= TEXT PROVIDED =
President Viktor Yushchenko's reported wish to appoint the loyalist ex-prime
minister Yuriy Yekhanurov as Secretary of the National Security and Defense
Council would (if carried out) continue the tendency toward lowering the
NSDC's effectiveness and professionalism. Yushchenko set the NSDC on that
downward path by appointing personal and business allies such as Petro
Poroshenko and Anatoly Kinakh -- who, like Yekhanurov, have no background in
international or national security affairs -- as NSDC secretaries in quick
succession during 2005 and 2006. The current NSDC Acting Secretary,
Volodymyr Horbulin, could have been one of the most inspired appointments of
the Yushchenko presidency, but he cannot continue serving because he has
exceeded the mandatory retirement age. Horbulin, a close ally of former
president Leonid Kuchma, served with distinction in that post during the
Kuchma era, when Ukraine's cooperation with NATO advanced far more
effectively than was the case during the short-lived Orange era.
At policy conferences and strategy sessions, those disappointed with the
unfulfilled Orange promise seek to relativize the return to a two-vector
paradigm by developing what may be termed ex post facto consolation points.
Such consolation points center on the following assertions:
-- The returning prime minister Viktor Yanukovych and his Party of Regions
are "not pro-Russian"; "Ukraine is not Russia"; and "Ukraine is not going
the way of Belarus." Such arguments, while undoubtedly correct as far as
they go, would seem to set a rather low threshold for satisfaction with the
political outcome of the Orange era. "Ukraine is not Russia" is a Kuchma
motto and title of the book he published in 2004.
-- "Even Kuchma resisted Russian proposals to hand over the gas transit
system to Gazprom's control," hence the Regions-dominated government would
not do so either. While the factual assertion is correct, the corollary may
not be so. In fact, Yushchenko's energy team and the Yekhanurov government
initially set the stage for such a transfer through the RosUkrEnergo deal,
and an actual transfer of local gas distribution systems to Russian
interests began as the new government took office in August. The new
government says that it would not hand over control of the strategic transit
pipelines, however.

Extracted data entries
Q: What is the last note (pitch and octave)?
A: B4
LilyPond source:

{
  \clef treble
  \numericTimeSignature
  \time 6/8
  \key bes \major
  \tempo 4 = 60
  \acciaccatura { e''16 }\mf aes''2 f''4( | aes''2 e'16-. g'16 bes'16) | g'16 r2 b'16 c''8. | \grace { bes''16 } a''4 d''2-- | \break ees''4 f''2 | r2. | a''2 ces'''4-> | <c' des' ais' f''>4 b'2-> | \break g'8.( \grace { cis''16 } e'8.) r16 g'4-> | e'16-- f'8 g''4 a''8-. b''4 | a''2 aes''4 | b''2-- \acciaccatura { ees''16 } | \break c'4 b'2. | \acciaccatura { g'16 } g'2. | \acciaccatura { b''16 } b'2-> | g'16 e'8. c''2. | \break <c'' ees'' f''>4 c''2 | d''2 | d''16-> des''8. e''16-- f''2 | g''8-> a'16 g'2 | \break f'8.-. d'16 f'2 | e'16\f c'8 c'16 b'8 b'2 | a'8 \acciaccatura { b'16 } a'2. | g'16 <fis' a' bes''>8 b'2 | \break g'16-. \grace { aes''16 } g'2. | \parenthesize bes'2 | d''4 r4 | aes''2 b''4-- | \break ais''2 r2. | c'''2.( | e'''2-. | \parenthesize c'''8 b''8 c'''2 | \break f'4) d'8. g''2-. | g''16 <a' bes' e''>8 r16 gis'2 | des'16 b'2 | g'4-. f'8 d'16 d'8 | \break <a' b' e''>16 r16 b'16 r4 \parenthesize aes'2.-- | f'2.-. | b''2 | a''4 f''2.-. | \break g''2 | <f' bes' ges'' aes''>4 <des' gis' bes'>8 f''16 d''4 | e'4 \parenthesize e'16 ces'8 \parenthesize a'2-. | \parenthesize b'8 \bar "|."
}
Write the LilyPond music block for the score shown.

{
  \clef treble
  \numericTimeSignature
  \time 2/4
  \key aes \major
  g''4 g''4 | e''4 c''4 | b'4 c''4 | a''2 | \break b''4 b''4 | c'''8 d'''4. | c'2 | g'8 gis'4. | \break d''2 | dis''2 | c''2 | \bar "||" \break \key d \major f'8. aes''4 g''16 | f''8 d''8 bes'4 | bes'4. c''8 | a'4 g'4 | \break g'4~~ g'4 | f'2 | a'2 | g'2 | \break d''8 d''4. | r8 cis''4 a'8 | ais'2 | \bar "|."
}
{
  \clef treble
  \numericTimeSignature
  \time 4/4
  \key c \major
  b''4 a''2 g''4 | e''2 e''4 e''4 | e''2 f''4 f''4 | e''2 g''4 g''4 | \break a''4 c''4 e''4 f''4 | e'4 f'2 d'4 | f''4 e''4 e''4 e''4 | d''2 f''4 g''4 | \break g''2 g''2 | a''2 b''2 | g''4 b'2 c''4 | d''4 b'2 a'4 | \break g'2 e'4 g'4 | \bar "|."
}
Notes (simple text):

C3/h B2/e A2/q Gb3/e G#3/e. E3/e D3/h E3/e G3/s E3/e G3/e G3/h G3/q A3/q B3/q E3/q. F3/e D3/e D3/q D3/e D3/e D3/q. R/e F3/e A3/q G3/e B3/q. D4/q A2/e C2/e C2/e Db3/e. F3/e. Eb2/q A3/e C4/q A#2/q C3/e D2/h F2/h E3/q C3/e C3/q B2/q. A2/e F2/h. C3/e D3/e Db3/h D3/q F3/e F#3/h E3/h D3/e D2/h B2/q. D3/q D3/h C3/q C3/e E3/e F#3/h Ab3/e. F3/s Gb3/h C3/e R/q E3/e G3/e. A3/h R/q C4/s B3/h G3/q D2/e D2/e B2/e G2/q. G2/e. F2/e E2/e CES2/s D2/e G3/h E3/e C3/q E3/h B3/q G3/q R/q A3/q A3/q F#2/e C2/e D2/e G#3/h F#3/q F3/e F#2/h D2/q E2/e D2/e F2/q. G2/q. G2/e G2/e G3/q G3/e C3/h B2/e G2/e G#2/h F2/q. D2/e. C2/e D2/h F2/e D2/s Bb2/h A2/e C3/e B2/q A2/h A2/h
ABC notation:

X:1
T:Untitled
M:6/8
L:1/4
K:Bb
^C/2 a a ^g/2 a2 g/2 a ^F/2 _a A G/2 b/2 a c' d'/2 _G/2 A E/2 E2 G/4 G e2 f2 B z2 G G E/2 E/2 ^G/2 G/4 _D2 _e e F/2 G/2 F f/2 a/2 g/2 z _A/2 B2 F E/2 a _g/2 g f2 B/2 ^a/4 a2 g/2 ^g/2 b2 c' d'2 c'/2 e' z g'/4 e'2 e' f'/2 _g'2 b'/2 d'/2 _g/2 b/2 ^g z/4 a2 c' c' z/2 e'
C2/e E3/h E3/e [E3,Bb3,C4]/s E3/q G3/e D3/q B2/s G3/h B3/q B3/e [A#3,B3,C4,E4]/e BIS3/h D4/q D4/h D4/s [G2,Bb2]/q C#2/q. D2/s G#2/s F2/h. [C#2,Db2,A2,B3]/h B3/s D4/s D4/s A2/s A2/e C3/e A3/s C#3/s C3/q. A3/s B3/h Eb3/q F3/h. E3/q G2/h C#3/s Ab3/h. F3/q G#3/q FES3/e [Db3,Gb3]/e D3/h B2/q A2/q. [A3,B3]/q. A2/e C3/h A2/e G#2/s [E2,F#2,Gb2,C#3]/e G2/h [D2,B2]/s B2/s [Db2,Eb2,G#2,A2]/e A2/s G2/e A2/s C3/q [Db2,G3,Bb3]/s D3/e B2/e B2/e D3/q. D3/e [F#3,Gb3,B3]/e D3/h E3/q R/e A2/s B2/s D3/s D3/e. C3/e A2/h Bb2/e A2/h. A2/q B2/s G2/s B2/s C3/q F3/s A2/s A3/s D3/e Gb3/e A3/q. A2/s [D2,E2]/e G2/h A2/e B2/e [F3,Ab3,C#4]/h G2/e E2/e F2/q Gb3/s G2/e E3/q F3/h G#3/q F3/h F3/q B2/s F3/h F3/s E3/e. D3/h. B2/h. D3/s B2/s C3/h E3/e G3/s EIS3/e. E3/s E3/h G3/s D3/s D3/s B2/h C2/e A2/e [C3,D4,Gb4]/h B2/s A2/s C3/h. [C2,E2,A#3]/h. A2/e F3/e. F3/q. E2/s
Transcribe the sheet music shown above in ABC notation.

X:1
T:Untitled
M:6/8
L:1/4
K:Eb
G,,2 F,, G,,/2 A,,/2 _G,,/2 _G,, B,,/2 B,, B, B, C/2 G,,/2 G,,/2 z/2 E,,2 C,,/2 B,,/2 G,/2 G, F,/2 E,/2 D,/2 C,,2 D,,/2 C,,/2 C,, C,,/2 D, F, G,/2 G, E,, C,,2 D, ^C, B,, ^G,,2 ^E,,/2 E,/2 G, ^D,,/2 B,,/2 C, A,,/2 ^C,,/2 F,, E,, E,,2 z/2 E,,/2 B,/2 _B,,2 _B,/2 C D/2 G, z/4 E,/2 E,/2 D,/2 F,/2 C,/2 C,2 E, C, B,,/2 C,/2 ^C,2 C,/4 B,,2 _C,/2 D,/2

= STATED TASK 1 =
Translate this sentence from the Ukraine passage into Spanish: "The new government says that it would not hand over control of the strategic transit pipelines, however."
= STATED TASK 2 =
According to the Ukraine passage, why can Volodymyr Horbulin not continue serving as NSDC Acting Secretary?
The items have nothing to do with the Ukraine passage.

= FULL SOLUTION 1 =
Sin embargo, el nuevo gobierno afirma que no cedería el control de los gasoductos estratégicos de tránsito.

= FULL SOLUTION 2 =
He has exceeded the mandatory retirement age.